Solution: Lineage-based context injection ensures AI agents always see the path from root objective to current task, so they won't lose the forest through the task tree.
✅ Features
Hierarchical Task Management
- Tree Structure: Tasks organized with unlimited parent-child depth
- Status Tracking: pending, in_progress, completed, blocked, cancelled
- Priority System: low, medium, high with contextual weighting
- Rich Metadata: descriptions, tags, completion criteria, timestamps
- Persistent Storage: SQLite database maintains state across sessions
Claude Code Integration (MCP Server)
- Global Installation: Available across all Claude Code projects
- Context Injection: Task lineage flows into every AI interaction
- Interactive Tools: Create, search, complete, and navigate tasks
- Real-time Updates: Changes reflect immediately across sessions
Intelligence Layer
- Hierarchical Planning Guidance: Teaches proper task decomposition vs flat lists
- Pattern Detection: Identifies and suggests improvements for flat task patterns
- Completion Criteria Validation: Prevents premature task completion without explicit success criteria
- Immutability Pattern: Encourages creating new tasks vs editing existing ones for audit trail
🛠️ Technical Architecture
Core Components
- TaskNode: Pydantic model with status, priority, relationships, completion criteria
- TaskGraph: NetworkX-based graph operations with SQLite persistence
- ContextInjector: Lineage extraction and context formatting for prompts
- MCP Server: Claude Code integration providing interactive task tools
Key Design Decisions
- Direct Lineage Only: Simple root→current path (no siblings/branches to avoid noise)

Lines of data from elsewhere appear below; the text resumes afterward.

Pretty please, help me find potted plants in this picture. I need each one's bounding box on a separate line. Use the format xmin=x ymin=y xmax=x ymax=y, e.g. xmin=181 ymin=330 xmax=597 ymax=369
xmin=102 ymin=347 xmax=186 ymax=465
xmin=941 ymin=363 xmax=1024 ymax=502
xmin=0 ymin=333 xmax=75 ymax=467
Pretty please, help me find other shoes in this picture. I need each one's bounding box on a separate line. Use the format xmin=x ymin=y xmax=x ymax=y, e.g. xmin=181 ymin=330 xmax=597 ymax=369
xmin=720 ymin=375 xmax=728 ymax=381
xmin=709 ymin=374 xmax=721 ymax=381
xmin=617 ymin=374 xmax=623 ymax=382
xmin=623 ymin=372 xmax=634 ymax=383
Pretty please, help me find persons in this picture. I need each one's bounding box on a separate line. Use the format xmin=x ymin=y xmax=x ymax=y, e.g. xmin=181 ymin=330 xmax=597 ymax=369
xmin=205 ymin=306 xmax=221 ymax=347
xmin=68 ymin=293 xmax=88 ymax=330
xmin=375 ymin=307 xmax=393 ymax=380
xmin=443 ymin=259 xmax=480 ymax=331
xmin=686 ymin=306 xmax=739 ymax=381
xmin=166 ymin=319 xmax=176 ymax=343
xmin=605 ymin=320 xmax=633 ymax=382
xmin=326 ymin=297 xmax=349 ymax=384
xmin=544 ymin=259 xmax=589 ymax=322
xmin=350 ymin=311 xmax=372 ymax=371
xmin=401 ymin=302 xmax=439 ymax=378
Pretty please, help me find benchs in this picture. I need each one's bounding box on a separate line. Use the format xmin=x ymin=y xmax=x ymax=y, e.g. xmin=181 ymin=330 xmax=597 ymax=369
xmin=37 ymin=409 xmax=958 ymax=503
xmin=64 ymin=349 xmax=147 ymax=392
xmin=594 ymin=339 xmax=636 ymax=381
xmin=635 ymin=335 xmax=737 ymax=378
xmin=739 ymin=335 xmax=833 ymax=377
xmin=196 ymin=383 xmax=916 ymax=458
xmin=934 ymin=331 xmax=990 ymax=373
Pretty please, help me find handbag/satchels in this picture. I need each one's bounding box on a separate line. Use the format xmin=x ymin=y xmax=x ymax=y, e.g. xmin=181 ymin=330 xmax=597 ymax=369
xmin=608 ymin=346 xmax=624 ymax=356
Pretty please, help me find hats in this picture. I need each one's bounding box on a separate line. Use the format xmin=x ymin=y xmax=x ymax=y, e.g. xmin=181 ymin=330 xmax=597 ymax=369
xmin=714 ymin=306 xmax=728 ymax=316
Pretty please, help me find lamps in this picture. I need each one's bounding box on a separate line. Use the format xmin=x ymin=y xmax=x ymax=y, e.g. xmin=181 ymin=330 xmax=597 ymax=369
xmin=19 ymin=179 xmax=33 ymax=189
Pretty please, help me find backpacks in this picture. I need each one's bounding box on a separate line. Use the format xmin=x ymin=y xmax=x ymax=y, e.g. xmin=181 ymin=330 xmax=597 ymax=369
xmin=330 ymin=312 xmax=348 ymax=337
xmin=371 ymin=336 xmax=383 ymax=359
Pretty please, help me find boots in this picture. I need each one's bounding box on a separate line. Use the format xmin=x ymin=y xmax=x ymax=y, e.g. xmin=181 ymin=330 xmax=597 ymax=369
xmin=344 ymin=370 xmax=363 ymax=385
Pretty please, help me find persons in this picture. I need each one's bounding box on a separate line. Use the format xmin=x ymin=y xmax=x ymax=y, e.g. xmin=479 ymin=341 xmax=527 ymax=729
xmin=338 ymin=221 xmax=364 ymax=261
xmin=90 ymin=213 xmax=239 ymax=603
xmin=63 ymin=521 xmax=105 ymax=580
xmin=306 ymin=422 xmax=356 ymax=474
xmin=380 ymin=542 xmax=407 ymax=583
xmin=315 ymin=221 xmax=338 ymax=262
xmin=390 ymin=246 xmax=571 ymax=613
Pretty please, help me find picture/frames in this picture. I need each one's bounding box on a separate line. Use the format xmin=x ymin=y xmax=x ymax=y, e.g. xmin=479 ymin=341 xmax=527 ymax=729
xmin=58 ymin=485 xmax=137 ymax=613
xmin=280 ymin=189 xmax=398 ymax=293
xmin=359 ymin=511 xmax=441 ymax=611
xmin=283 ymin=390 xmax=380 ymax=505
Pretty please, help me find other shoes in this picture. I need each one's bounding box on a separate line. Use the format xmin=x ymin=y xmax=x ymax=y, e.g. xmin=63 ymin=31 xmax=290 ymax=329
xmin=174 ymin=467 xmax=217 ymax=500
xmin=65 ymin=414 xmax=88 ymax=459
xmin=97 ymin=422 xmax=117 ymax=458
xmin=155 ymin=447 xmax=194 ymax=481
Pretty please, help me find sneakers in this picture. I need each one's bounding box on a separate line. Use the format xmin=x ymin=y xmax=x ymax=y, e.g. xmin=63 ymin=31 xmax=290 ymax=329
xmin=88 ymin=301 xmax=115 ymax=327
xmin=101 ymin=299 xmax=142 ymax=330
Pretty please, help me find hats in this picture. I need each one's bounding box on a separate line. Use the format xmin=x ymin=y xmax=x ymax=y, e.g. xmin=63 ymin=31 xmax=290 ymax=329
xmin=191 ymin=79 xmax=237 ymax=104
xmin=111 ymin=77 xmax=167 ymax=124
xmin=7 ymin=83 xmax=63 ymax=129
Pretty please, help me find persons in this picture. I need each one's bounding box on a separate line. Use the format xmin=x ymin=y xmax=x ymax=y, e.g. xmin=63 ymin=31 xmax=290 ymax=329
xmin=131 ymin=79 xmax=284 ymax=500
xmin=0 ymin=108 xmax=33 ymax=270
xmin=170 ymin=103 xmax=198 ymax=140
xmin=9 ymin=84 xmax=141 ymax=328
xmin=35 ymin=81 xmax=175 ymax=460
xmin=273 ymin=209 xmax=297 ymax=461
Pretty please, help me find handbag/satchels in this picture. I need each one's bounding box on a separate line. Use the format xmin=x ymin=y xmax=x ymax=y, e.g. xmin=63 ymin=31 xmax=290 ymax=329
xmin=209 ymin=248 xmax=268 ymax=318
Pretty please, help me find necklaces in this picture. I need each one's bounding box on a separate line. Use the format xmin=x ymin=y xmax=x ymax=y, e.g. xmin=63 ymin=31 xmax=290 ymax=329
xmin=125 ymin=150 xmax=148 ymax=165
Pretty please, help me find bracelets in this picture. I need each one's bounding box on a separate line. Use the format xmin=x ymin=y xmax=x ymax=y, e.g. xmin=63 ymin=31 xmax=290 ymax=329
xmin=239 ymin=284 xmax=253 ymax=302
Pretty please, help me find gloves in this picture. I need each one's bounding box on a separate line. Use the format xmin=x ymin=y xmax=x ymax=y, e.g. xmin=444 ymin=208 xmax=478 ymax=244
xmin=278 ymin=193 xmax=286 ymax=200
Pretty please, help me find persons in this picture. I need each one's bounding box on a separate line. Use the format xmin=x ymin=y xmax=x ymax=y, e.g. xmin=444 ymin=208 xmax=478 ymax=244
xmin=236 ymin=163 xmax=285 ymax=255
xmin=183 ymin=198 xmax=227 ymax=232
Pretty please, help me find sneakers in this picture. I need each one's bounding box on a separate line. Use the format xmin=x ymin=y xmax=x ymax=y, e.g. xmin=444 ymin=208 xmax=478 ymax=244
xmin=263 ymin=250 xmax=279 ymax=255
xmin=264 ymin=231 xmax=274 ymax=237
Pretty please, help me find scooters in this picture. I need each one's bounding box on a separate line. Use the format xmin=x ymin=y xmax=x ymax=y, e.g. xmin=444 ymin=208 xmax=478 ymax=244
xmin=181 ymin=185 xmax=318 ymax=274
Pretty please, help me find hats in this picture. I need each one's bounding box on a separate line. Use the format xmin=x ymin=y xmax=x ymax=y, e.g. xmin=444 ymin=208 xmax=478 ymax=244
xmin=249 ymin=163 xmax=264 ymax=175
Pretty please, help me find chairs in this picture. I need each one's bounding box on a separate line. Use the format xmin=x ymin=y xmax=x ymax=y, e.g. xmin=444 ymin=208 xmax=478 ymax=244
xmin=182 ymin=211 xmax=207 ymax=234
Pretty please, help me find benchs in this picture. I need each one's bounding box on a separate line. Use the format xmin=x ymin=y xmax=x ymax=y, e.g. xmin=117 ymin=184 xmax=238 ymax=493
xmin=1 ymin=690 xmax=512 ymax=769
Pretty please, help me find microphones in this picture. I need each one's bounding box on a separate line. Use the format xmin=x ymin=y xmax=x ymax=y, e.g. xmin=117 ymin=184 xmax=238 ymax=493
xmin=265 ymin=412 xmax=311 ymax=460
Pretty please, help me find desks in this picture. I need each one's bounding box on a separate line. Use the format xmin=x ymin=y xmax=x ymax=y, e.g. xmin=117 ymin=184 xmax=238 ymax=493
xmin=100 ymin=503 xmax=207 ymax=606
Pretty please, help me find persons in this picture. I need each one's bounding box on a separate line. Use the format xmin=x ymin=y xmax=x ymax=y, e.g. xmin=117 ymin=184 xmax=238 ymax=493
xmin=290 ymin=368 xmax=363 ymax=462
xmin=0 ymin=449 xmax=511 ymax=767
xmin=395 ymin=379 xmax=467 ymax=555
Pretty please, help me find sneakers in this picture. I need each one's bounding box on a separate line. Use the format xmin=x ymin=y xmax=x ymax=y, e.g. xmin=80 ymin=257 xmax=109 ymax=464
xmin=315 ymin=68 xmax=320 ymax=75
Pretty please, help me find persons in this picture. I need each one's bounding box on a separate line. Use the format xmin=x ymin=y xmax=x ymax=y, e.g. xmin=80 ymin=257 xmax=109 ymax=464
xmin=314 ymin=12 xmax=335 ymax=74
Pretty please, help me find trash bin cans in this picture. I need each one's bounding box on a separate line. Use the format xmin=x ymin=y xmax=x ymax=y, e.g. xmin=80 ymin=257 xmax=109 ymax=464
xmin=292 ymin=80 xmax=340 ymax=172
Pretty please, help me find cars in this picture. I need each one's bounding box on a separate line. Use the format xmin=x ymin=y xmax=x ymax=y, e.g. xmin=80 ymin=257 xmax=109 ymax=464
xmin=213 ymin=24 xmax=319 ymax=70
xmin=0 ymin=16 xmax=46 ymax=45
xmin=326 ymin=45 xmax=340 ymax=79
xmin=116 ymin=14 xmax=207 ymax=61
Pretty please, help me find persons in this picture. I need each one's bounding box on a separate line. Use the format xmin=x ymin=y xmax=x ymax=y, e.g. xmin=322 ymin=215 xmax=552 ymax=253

- Immutable Tasks: No edit capabilities - create new tasks when requirements change
- Safety-First Validation: Completion criteria required by default with #trivial tag override
🚀 Getting Started
Installation
Prerequisites:
- Claude Desktop or Claude Code (or both)
- Python 3.8+
# 1. Clone or download this repository
git clone https://github.com/krlohnes/task-tree-mcp.git
cd task-tree-mcp
Secure Installation (Recommended):
# Run the secure installer - it handles everything automatically
python install_secure_task_tree.py
The secure installer will:
- Install Python dependencies via
setup.py - Set up security hooks for tool audit trails
- Configure Claude Desktop/Claude Code with MCP server
- Create secure audit directory structure
- Enable tamper-proof task verification
Manual Installation (Alternative):
# Install dependencies manually
pip install -r requirements.txt
# Add to Claude Code manually
claude mcp add task-tree "python" "/absolute/path/to/task-tree-mcp/mcp_server/server.py" -s user
# Verify installation
claude mcp list
Important: Restart Claude Code after installation to activate all features.
Basic Usage
# Create hierarchical tasks
create_task(title="Build authentication system", priority="high",
completion_criteria="Users can register, login, and access protected routes")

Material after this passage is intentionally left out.